Task instructions >>
Lines below starting with the line with "The researchers used a" and going on through the line with "After incubation, culture" must be output exactly; the rest of the records must be left out.

Raw data >>

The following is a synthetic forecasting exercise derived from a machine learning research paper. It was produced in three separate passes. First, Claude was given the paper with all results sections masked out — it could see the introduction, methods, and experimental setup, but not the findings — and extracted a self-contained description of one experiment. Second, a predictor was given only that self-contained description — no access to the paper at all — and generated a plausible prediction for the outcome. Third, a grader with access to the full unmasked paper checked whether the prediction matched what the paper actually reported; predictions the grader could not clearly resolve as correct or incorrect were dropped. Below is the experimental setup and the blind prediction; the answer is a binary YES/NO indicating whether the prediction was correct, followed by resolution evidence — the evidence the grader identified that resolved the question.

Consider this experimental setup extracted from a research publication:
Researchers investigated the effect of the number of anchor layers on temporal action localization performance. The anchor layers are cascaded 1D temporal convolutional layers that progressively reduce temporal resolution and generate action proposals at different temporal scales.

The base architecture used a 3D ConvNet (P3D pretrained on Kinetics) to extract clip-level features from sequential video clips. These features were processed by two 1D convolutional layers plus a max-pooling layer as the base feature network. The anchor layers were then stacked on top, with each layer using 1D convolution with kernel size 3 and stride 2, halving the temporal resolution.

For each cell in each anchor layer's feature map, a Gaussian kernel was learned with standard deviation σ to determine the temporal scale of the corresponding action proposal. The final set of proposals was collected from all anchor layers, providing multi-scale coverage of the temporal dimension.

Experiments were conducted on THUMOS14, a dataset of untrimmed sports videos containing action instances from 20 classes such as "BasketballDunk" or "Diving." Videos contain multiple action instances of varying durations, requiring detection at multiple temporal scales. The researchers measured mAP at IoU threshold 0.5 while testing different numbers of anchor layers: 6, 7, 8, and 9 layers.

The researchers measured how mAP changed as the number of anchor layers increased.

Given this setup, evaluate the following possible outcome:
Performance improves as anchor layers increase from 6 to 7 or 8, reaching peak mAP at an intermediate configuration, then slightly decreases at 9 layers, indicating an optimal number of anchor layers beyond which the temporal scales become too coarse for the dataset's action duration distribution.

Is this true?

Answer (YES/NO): NO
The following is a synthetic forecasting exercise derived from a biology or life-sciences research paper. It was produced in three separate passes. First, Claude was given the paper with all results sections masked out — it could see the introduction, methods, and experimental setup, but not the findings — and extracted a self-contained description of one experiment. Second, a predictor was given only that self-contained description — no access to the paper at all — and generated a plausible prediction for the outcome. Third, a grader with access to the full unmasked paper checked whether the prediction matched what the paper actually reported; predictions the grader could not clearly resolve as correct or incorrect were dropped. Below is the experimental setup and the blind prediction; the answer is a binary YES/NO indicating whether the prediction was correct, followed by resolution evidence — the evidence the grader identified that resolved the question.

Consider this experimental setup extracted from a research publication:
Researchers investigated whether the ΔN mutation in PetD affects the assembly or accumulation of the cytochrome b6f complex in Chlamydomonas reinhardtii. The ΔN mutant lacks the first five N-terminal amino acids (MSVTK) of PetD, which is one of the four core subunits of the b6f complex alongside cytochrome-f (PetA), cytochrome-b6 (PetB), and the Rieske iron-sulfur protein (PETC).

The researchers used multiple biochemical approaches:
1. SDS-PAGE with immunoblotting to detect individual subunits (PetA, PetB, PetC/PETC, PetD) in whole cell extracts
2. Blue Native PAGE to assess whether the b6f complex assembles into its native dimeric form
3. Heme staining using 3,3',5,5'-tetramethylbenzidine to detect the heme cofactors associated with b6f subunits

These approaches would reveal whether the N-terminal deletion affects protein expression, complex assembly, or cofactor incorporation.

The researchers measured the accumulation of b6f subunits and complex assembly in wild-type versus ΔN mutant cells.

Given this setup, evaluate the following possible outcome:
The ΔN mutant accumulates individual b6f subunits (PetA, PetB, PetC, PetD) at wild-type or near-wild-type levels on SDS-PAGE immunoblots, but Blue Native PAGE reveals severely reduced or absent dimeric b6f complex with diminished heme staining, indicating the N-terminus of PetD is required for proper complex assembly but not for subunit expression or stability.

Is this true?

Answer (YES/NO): NO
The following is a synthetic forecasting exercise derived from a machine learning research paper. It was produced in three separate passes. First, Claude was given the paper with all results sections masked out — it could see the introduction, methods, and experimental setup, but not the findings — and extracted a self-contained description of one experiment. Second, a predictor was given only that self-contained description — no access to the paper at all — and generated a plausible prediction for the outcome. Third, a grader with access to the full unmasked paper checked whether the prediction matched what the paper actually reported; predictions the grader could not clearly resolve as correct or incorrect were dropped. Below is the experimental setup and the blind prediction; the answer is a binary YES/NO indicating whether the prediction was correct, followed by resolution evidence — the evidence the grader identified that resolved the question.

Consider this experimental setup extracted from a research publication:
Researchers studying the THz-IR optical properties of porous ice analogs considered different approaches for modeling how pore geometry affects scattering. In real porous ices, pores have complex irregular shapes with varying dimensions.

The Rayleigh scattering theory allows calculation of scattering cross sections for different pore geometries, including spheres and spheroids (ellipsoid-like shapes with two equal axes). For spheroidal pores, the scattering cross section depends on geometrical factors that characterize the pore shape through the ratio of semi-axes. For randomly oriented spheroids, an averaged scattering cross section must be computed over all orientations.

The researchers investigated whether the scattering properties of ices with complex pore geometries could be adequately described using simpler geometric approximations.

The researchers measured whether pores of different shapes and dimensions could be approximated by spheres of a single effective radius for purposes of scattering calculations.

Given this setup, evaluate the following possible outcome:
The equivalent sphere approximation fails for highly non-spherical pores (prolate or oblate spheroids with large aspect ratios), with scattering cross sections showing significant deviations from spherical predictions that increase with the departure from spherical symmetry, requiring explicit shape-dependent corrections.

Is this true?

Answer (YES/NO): NO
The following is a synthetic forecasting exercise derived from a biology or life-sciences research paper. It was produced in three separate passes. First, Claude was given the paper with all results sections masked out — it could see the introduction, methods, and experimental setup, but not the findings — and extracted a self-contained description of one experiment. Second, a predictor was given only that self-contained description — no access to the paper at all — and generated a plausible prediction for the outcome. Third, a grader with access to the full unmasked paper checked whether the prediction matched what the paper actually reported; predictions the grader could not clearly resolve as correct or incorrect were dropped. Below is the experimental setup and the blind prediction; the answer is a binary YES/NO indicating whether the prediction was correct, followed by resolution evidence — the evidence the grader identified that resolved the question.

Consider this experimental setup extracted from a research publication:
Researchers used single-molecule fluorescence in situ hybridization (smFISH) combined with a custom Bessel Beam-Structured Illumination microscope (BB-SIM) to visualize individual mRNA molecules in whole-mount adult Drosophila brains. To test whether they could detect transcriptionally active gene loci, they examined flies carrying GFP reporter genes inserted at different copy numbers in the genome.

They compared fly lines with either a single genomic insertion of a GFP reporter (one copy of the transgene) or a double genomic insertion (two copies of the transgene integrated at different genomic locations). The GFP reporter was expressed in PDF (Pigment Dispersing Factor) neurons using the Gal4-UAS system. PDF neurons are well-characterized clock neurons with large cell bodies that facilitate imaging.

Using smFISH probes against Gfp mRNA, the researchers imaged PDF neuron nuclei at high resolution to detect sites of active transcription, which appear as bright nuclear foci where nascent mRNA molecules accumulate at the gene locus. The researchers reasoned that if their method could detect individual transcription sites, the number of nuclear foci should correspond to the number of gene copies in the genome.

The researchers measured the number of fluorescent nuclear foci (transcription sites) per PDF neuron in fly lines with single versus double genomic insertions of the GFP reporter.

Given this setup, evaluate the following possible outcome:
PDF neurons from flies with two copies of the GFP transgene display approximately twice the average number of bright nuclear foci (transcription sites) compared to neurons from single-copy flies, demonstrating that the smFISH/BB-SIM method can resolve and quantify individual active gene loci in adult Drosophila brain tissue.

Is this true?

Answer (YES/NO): YES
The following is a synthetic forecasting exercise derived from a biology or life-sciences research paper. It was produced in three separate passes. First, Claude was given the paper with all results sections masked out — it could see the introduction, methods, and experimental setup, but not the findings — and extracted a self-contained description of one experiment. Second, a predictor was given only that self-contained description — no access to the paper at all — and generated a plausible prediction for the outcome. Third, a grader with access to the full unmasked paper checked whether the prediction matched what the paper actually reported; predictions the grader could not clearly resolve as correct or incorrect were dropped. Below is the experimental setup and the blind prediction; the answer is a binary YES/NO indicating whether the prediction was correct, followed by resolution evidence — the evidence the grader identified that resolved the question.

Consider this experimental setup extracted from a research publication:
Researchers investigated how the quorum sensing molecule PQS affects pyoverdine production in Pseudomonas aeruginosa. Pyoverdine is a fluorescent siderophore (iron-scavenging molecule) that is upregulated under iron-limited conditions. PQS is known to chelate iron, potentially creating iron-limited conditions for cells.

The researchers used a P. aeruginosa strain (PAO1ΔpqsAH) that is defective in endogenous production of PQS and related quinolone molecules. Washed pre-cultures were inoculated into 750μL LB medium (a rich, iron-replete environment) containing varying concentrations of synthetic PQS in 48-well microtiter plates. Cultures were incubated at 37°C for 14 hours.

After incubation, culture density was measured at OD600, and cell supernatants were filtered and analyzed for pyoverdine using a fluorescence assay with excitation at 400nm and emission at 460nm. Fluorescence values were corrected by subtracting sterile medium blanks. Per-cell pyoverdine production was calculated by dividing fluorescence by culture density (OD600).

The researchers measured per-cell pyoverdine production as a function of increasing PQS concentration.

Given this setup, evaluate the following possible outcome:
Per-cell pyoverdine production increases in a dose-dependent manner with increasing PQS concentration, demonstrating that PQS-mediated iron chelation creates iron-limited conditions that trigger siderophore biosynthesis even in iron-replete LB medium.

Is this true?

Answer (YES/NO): YES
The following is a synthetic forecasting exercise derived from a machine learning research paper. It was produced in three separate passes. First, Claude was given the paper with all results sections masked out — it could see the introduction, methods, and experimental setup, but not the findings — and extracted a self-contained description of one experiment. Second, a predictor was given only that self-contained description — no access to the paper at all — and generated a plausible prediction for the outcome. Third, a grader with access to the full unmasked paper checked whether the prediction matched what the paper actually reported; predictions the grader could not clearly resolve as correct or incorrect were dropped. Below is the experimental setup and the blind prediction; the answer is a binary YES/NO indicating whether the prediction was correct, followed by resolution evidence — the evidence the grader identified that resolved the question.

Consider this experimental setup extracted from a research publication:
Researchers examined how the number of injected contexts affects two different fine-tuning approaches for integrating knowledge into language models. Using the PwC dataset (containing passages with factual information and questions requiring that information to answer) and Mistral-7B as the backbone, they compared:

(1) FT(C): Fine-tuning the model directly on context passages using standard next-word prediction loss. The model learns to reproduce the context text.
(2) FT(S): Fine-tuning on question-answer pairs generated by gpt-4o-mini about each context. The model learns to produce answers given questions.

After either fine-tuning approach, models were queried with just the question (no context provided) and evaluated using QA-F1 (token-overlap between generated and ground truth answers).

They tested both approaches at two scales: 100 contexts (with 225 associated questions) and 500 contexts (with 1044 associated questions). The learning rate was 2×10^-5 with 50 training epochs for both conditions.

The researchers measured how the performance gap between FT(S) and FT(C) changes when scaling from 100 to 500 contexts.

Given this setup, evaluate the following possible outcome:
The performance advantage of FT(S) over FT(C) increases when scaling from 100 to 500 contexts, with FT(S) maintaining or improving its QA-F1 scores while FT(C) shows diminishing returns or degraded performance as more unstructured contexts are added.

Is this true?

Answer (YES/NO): YES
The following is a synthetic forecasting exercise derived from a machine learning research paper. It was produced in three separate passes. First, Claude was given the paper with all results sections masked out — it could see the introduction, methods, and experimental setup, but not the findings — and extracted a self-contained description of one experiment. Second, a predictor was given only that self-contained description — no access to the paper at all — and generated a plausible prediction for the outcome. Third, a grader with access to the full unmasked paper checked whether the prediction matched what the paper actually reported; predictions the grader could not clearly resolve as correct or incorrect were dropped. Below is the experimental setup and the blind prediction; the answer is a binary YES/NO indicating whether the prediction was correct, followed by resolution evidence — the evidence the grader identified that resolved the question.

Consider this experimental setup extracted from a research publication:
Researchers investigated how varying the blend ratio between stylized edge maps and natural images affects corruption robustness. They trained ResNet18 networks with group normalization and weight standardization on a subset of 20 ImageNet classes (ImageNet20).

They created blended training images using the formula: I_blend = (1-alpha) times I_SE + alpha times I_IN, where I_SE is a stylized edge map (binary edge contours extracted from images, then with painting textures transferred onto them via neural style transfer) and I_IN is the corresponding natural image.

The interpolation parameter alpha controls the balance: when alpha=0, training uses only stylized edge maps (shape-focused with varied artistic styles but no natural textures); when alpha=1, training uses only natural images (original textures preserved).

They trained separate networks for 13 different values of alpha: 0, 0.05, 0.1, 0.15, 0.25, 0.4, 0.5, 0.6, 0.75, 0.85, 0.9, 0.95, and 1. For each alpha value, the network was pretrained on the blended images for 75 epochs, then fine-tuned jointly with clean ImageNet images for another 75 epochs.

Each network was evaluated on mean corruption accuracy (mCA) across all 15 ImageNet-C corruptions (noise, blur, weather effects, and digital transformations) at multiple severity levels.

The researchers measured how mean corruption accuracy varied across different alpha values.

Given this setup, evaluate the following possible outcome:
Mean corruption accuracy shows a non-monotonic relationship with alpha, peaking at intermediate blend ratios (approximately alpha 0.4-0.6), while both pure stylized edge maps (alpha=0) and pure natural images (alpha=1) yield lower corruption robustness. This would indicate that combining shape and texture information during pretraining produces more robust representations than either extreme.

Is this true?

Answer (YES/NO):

Response to this task >>
The researchers used a P. aeruginosa strain (PAO1ΔpqsAH) that is defective in endogenous production of PQS and related quinolone molecules. Washed pre-cultures were inoculated into 750μL LB medium (a rich, iron-replete environment) containing varying concentrations of synthetic PQS in 48-well microtiter plates. Cultures were incubated at 37°C for 14 hours.

After incubation, culture density was measured at OD600, and cell supernatants were filtered and analyzed for pyoverdine using a fluorescence assay with excitation at 400nm and emission at 460nm. Fluorescence values were corrected by subtracting sterile medium blanks. Per-cell pyoverdine production was calculated by dividing fluorescence by culture density (OD600).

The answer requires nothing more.